Alors que le marché de l’immobilier est en pleine ébullition dans la région et que plusieurs types de propriété s’envolent comme des petits pains chauds, plusieurs familles sont à la recherche d’un type bien particulier de résidence. Selon certains courtiers immobiliers œuvrant dans le Grand Lévis, la pandémie a renforcé la popularité des maisons bigénérationnelles.

«J’ai été en mesure de constater, au fil des rencontres que j’ai effectuées dans le cadre de mon métier, l’intérêt de plus en plus grandissant pour ce type de logis qui abrite le jeune couple et le ou les parents d’un des deux membres de ce couple. Depuis 2008, j’ai constaté une demande en augmentation chaque année pour ce type de logis, et ce, sans arrêt jusqu’en 2020», a d’emblée partagé Simon Côté, courtier immobilier chez RE/MAX Avantages qui œuvre dans le domaine depuis une vingtaine d’années.

Selon un article de l’Association canadienne de l’immeuble (ACI) qui citait alors des données de Statistique Canada, les ménages multigénérationnels ont augmenté de 37,5 % entre 2001 et 2016, au-dessus de la croissance médiane (21,7%) des autres ménages. Selon un article de Radio-Canada publié le 21 octobre, les ventes de maisons intergénérationnelle ont augmenté de près de 30 % au Québec depuis un an. Depuis l’automne dernier, il s’en est vendu 1 444 dans la province. 

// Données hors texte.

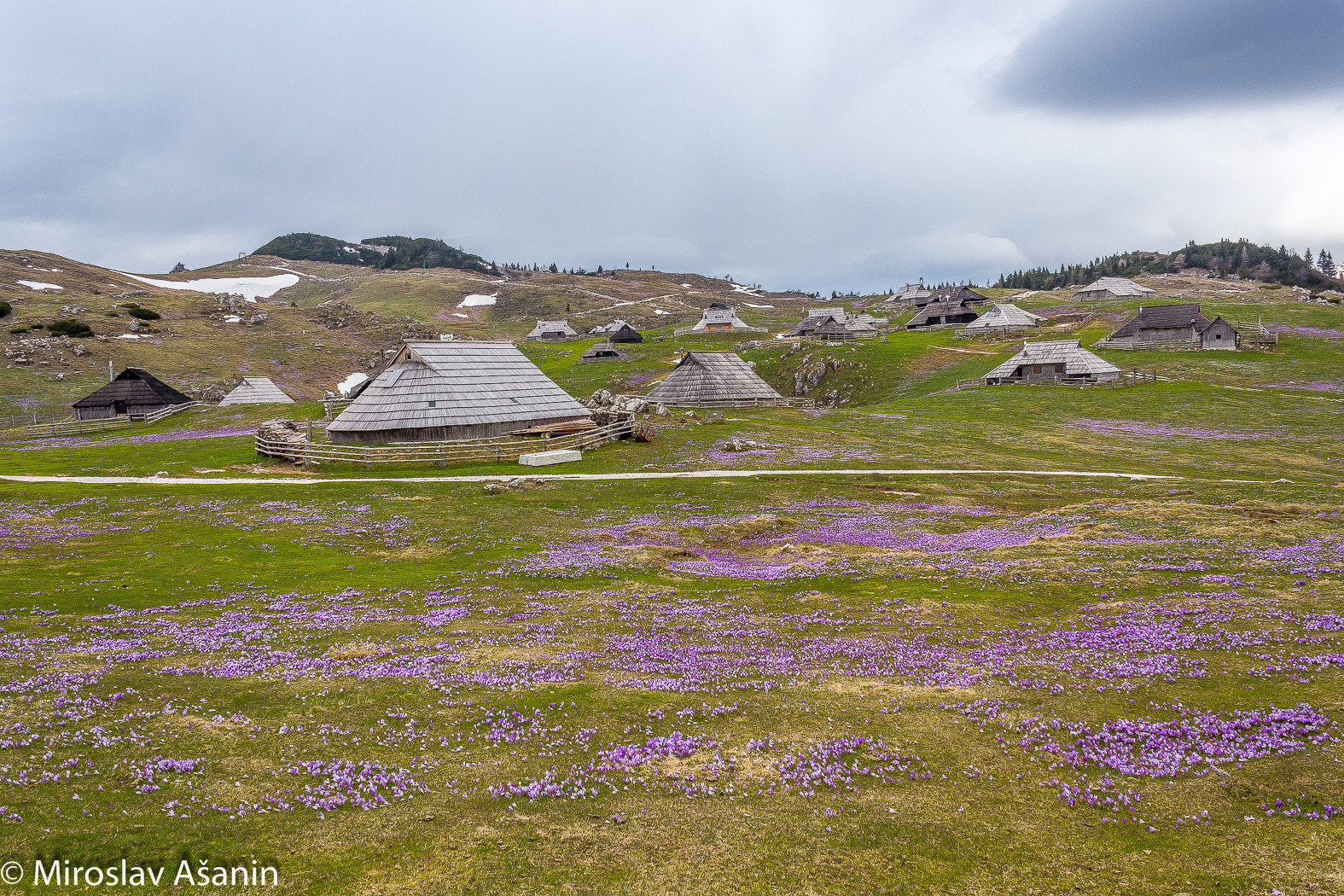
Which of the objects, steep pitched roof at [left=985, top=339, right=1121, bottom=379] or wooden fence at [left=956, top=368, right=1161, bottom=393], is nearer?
wooden fence at [left=956, top=368, right=1161, bottom=393]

Si M. Côté ressent une certaine tendance depuis plusieurs années, il a constaté une certaine effervescence sur le marché pour les propriétés bigénérationnelles depuis quelques mois. Selon le courtier immobilier, le confinement a fait réfléchir plusieurs familles.

«La pandémie qui nous frappe a fait accélérer la demande pour ce type d’habitation qui amène son lot d’avantages, tant pour le jeune couple que leurs parents. Lors du confinement ce printemps, on ne pouvait même pas aller voir ou prendre soin de nos parents lors de ce moment où nous étions isolés et seuls. Plusieurs personnes ont eu une sorte de prise de conscience. Les jeunes couples, dont les deux membres travaillent bien souvent, sont parfois fatigués de courir du matin au soir en rêvant à la fin de semaine comme l’objectif ultime», a illustré Simon Côté.

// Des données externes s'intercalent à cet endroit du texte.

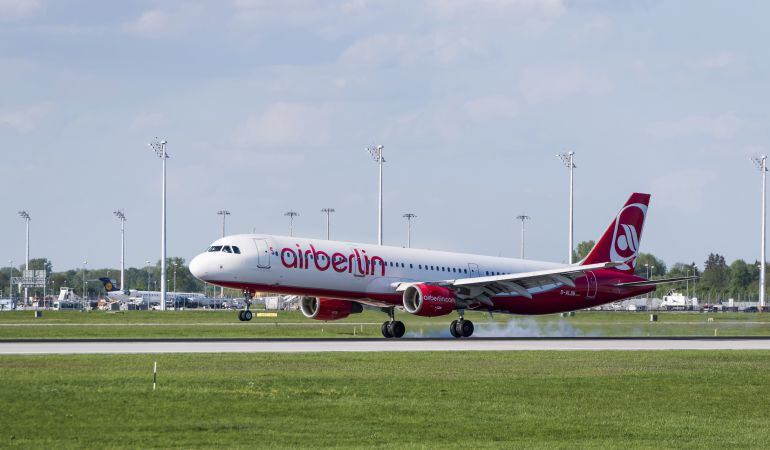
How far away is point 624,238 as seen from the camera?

Une expérience enrichissante

Propriétaires d’une maison bigénérationnelle depuis environ un an à Saint-Jean-Chrysostome, Kim Cochelin, son conjoint et sa mère ne regrettent d’ailleurs pas leur transaction, un choix confirmé par les impacts de la pandémie.

«Auparavant, on pensait qu’en plaçant nos aînés ils allaient être en sécurité, mais la crise de la COVID-19 a démontré que c’était plus ou moins vrai. Enfant et adolescente, j’ai grandi dans une maison bigénérationnelle. Mon conjoint travaille pour la Sûreté du Québec et doit souvent s’absenter à n’importe quel moment. Aussi, comme professeure, je suis appelée à travailler parfois les soirs. Quand nous n’avions pas d’enfants, c’était une situation qui pouvait aller, mais avec l’arrivée de notre fille, d’avoir ma mère qui peut me donner un coup de main, c’est très aidant. De mon côté, je l’aide en faisant ses courses. On travaille ensemble sur le terrain et on peut rapidement se voir quand on le veut. Pendant le confinement, mon frère, qui vit seul dans un appartement à Montréal, n’arrêtait pas de me dire à quel point on était chanceux», a illustré Mme Cochelin.

Cependant, contrairement à d’autres types d’habitation, la cohabitation avec des membres de la famille peut amener son lot de défis. Un écueil qui peut être facilement surmontable avec le bon plan de match.

«C’est sûr qu’une personne solitaire n’aimera pas ça puisque la maison intergénérationnelle amène une dynamique de groupe. Ce qui est important, c’est d’avoir une bonne communication ainsi que respecter les frontières et l’intimité de chacun. Il faut établir des consignes précises, du genre qu’il faut s’appeler avant d’aller dans la résidence de l’autre», a conclu Kim Cochelin, qui a mis sa maison bigénérationnelle en vente pour en acquérir une sur la Rive-Nord en raison du travail de son conjoint.